Il reste la notable et exceptionnelle mutation de dor porte ») en an nor la porte »), la seule à être écrite, selon les normes du moins. Mais localement, d'autres mots vont voir la consonne d se nasaliser après l'article : den personne ») dans an nen on »). Ceci est dû au fait que la nasalisation de d était l'une des plus fréquentes en moyen-breton.

La nasalisation de b se constate aussi pour « bennak(et) » (« quelque ») entendu /menak(ət)/.

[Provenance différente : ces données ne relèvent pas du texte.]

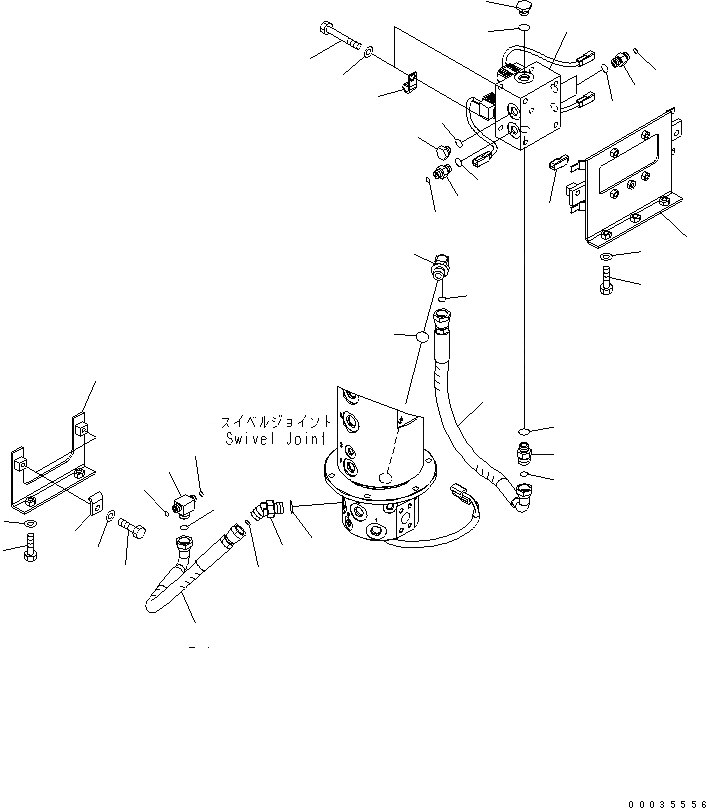 スイベルジョイント
Swivel Joint

00035556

Elle se retouve également dans le nom de la commune Saint Brandan en gallo qui a conservé la prononciation bretonne. Saint Mnan au lieu de saint Bedan.

Mutations et dialectes

Dans certains dialectes du breton, en particulier en trégorrois ou en cornouaillais, certaines mutations ont changé. Ainsi, certaines mutations spirantes disparaissent et sont remplacées par des mutations adoucissantes. Il ne s'agit pas d'erreurs, mais bien d'une évolution de la langue bretonne au niveau local. On pourra ainsi entendre :

  • ma dad mon père »), au lieu de ma zad
  • ma benn ma tête »), au lieu de ma fenn

Il est difficile d'expliquer l'origine de ces changements. Les mutations adoucissantes étant de loin les plus fréquentes en breton, il est possible qu'elles prennent le pas sur les autres, plus complexes, notamment lorsque la compréhension n'en est pas directement impactée.